▶ _Task brief_:
Arrange the lines of the records below as a Markdown table with the columns "Row" and "Line," from the line containing "How far from the camera lens" through the end of the records, leaving out blank lines.

▶ _Task inputs_:
▼▼▼
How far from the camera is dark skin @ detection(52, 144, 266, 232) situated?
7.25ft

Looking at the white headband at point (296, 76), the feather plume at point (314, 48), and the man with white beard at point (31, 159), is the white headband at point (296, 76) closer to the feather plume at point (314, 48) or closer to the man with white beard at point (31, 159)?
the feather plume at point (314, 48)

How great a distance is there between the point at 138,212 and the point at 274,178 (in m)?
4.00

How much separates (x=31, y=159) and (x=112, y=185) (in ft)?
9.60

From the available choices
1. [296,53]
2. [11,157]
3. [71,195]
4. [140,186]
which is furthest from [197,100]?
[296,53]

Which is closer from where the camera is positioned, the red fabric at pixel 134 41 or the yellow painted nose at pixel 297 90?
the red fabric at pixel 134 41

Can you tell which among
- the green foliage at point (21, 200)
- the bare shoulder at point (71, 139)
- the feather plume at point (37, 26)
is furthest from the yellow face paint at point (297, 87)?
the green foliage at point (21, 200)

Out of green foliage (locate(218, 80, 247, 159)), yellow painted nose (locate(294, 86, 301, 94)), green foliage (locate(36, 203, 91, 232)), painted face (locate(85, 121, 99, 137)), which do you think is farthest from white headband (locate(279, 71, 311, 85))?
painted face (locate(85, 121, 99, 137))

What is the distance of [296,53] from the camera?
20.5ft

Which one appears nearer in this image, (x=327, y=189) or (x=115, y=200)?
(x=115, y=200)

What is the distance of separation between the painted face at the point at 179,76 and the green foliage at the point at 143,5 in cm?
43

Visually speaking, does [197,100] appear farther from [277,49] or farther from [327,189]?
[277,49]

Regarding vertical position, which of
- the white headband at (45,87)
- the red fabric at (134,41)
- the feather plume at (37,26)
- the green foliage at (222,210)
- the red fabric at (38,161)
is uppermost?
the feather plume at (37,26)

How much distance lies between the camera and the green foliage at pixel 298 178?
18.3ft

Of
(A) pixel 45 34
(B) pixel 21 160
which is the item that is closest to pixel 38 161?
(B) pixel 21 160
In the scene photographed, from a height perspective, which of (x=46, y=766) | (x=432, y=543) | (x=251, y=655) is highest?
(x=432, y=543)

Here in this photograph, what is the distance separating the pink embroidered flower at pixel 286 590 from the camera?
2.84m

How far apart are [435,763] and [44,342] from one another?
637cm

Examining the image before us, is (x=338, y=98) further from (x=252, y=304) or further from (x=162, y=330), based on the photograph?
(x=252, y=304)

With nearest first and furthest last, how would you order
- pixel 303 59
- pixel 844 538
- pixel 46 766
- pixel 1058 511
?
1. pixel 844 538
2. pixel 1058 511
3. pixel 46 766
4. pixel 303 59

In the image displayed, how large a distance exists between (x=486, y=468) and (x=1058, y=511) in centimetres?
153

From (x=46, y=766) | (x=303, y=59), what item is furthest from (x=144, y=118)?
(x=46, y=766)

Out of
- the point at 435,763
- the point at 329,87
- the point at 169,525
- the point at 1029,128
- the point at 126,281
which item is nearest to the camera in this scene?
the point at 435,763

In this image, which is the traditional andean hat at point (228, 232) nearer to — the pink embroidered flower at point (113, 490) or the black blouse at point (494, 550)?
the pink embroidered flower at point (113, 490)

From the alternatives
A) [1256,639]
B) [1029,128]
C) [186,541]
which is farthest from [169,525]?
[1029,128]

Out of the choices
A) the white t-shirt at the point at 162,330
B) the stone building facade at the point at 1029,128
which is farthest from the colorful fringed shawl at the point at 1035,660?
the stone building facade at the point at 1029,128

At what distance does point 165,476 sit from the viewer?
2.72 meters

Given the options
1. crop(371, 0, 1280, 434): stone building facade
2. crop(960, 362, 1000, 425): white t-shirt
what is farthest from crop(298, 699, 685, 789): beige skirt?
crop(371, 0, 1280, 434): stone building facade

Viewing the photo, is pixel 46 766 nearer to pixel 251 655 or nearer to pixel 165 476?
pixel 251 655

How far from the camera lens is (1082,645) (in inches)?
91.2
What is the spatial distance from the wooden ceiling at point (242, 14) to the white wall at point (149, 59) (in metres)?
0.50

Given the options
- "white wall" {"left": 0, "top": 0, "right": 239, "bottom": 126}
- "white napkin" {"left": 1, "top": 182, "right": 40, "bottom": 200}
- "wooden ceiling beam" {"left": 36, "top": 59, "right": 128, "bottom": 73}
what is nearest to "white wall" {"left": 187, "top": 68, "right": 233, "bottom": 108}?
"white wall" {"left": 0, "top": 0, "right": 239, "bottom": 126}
▲▲▲
▶ _Output of the exercise_:
| Row | Line |
|---|---|
| 1 | How far from the camera lens is (1082,645) (in inches)? |
| 2 | 91.2 |
| 3 | What is the spatial distance from the wooden ceiling at point (242, 14) to the white wall at point (149, 59) (in metres)? |
| 4 | 0.50 |
| 5 | Given the options |
| 6 | - "white wall" {"left": 0, "top": 0, "right": 239, "bottom": 126} |
| 7 | - "white napkin" {"left": 1, "top": 182, "right": 40, "bottom": 200} |
| 8 | - "wooden ceiling beam" {"left": 36, "top": 59, "right": 128, "bottom": 73} |
| 9 | what is nearest to "white wall" {"left": 187, "top": 68, "right": 233, "bottom": 108}? |
| 10 | "white wall" {"left": 0, "top": 0, "right": 239, "bottom": 126} |